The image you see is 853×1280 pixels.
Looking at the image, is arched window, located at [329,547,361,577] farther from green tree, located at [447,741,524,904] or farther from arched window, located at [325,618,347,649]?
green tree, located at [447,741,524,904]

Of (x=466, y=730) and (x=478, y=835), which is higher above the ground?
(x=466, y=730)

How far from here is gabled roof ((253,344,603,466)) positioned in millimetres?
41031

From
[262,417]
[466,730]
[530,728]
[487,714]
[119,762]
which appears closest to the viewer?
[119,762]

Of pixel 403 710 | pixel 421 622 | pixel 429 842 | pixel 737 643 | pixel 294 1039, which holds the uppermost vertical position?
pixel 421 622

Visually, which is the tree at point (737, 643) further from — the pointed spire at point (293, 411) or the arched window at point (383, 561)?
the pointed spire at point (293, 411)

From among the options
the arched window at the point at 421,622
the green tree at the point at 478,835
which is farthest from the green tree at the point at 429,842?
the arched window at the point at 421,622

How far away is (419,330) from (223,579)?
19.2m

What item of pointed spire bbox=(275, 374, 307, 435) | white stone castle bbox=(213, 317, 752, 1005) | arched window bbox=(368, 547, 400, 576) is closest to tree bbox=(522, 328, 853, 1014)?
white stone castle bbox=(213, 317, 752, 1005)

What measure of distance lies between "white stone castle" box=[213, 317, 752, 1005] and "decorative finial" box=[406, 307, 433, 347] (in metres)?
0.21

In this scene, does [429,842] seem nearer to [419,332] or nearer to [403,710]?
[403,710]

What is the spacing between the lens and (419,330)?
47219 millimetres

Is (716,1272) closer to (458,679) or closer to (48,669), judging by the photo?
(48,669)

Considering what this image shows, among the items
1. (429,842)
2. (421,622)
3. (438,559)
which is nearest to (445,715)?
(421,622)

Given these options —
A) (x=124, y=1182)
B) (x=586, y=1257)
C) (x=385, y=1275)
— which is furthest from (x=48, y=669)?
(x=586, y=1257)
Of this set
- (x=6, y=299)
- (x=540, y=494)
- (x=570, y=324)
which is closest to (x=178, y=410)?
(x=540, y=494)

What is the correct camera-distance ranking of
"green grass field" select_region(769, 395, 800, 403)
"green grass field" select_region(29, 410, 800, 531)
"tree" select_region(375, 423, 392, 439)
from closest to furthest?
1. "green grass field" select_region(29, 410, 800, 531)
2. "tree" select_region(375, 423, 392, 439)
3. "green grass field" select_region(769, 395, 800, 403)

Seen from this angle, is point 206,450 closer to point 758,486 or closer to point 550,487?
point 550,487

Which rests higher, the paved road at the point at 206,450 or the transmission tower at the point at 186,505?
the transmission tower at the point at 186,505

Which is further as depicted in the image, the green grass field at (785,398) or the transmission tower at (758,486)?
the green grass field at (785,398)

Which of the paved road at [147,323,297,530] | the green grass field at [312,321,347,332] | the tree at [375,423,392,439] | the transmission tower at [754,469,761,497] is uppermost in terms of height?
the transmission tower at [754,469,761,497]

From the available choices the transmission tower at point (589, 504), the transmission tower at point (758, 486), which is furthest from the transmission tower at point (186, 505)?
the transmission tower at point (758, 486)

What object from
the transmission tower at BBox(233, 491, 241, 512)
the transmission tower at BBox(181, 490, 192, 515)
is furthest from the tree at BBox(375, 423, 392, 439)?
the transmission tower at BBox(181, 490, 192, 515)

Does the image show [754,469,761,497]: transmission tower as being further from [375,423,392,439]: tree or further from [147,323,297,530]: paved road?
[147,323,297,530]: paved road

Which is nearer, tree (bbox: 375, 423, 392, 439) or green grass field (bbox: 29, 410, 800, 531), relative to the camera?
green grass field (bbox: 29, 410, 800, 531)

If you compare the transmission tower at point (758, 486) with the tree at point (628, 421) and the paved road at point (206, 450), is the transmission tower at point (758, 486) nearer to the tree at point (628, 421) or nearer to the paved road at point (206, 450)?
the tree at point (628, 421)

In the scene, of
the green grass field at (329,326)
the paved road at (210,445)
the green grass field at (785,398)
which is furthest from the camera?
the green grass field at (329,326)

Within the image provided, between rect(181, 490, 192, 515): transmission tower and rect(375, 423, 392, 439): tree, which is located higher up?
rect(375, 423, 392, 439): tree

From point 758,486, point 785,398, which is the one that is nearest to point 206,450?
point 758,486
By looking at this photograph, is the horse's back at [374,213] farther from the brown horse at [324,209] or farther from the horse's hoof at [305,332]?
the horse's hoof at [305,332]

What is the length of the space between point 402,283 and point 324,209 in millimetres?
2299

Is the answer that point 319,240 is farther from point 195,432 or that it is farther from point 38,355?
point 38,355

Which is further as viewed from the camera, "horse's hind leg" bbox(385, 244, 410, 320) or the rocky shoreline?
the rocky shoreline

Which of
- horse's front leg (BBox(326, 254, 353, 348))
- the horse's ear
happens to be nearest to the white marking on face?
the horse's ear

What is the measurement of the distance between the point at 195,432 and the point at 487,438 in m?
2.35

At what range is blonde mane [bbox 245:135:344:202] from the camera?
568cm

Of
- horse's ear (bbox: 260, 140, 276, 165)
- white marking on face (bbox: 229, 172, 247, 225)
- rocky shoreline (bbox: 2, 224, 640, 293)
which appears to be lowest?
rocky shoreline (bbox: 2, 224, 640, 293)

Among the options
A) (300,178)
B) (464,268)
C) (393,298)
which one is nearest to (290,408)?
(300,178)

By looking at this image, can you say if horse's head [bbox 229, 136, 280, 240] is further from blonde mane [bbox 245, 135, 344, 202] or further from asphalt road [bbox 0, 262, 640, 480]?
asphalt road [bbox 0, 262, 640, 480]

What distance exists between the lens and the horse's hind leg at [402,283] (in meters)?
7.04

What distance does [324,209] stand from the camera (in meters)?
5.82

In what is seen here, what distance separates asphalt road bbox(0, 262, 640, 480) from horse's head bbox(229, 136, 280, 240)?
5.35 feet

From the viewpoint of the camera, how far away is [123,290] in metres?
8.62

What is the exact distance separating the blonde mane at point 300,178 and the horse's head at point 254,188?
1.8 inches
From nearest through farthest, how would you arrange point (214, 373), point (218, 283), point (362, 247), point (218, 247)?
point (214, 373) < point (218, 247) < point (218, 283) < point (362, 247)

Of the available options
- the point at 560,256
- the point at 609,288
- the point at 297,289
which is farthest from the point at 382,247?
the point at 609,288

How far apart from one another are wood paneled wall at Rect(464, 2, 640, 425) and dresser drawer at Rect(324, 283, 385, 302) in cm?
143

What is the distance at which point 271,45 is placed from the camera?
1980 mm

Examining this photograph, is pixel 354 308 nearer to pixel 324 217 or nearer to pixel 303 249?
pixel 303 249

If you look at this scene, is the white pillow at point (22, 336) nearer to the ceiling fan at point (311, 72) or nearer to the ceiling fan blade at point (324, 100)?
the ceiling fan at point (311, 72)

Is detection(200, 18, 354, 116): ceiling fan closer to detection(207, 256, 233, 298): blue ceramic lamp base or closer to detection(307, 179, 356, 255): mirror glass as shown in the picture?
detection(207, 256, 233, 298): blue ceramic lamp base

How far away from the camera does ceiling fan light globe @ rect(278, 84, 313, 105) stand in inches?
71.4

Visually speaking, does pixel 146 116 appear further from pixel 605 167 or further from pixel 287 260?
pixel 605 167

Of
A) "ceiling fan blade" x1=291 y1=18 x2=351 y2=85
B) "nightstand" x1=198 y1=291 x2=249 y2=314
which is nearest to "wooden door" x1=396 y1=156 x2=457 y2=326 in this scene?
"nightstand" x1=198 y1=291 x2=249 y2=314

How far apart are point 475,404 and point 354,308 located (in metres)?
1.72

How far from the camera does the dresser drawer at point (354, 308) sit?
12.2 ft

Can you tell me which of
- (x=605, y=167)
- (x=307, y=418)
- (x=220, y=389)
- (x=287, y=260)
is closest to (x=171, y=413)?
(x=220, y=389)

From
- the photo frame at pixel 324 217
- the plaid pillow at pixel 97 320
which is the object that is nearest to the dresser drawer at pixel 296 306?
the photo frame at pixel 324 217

Task brief
Retype the rows from the line with "What is the correct" through the line with "from closest to furthest?", both included, keeping each line identical.

Result of this task
What is the correct camera-distance ranking of
"green grass field" select_region(769, 395, 800, 403)
"green grass field" select_region(29, 410, 800, 531)
"tree" select_region(375, 423, 392, 439)
from closest to furthest?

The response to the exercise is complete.